### THE TASK
Reproduce the rows starting at the line that contains "From the choices listed as" and continuing through the last row, replacing every "bare tree" with "leafless tree" and leaving everything else unchanged.

### DATASET RECORDS
○ ○ ○

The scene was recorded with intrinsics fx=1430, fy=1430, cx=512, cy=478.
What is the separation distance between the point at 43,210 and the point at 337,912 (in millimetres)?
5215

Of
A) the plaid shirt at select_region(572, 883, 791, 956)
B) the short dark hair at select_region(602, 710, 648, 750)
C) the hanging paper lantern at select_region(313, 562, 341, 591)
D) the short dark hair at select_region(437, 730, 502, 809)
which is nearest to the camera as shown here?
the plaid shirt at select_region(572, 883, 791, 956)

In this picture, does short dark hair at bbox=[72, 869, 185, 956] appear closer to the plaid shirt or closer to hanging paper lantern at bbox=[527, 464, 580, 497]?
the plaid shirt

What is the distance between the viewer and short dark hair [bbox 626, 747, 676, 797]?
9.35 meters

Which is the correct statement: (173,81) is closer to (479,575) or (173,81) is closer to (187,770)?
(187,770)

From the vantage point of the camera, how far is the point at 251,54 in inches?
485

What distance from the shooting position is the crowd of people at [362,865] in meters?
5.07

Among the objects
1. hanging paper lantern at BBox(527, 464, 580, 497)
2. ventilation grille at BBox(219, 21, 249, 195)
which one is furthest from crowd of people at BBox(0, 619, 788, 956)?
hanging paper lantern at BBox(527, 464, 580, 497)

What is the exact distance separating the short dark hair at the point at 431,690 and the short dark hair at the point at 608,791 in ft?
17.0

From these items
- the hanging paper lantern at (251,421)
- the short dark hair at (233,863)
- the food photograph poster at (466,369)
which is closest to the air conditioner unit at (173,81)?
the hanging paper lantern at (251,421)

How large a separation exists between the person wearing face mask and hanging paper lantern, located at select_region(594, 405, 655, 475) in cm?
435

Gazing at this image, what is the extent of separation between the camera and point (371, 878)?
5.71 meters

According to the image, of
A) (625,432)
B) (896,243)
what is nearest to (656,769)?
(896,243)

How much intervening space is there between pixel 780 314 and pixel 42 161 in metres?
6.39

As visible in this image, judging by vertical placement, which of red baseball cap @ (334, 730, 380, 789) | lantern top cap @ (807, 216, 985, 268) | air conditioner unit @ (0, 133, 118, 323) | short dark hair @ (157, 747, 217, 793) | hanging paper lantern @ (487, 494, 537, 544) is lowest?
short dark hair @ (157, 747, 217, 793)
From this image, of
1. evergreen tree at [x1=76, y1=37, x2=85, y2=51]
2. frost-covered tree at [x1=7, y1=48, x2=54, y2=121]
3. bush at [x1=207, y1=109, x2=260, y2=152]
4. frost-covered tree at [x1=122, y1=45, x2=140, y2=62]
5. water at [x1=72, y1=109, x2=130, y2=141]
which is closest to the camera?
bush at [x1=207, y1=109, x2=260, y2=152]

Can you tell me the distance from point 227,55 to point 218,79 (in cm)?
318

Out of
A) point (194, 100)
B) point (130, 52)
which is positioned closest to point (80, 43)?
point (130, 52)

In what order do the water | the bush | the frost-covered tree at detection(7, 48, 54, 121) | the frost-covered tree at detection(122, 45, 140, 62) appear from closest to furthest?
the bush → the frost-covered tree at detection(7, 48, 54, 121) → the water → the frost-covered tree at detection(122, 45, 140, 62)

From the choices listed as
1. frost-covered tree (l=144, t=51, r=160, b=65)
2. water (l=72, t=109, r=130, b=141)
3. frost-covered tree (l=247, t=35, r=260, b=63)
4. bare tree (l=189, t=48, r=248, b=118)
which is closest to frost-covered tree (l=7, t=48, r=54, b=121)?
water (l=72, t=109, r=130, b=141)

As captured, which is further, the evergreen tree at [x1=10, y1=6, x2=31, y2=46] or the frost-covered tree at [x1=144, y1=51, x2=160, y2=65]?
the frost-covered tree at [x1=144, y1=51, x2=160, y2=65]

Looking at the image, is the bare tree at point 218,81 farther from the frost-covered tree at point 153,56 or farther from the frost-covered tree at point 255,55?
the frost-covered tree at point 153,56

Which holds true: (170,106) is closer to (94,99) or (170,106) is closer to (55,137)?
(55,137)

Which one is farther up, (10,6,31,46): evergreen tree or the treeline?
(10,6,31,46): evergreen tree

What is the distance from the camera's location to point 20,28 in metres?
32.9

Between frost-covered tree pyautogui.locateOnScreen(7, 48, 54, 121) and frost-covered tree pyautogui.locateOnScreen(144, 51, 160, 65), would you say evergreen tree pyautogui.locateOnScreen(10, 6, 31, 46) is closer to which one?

○ ○ ○

### COMPLETE OUTPUT
From the choices listed as
1. frost-covered tree (l=144, t=51, r=160, b=65)
2. water (l=72, t=109, r=130, b=141)
3. frost-covered tree (l=247, t=35, r=260, b=63)
4. leafless tree (l=189, t=48, r=248, b=118)
which is closest to frost-covered tree (l=7, t=48, r=54, b=121)?
water (l=72, t=109, r=130, b=141)

As captured, which is further, the evergreen tree at [x1=10, y1=6, x2=31, y2=46] or the frost-covered tree at [x1=144, y1=51, x2=160, y2=65]?
the frost-covered tree at [x1=144, y1=51, x2=160, y2=65]

Looking at the image, is the leafless tree at point 218,81 farther from the frost-covered tree at point 153,56 or farther from the frost-covered tree at point 255,55?
the frost-covered tree at point 153,56

Which holds true: (170,106) is closer to (94,99) or (170,106) is closer to (55,137)?
(55,137)

Which one is farther up, (10,6,31,46): evergreen tree or the treeline?
(10,6,31,46): evergreen tree

What is the distance from the camera's location to point 20,28 in metres?
32.9

Between frost-covered tree pyautogui.locateOnScreen(7, 48, 54, 121) and frost-covered tree pyautogui.locateOnScreen(144, 51, 160, 65), would you say evergreen tree pyautogui.locateOnScreen(10, 6, 31, 46) is closer to which one?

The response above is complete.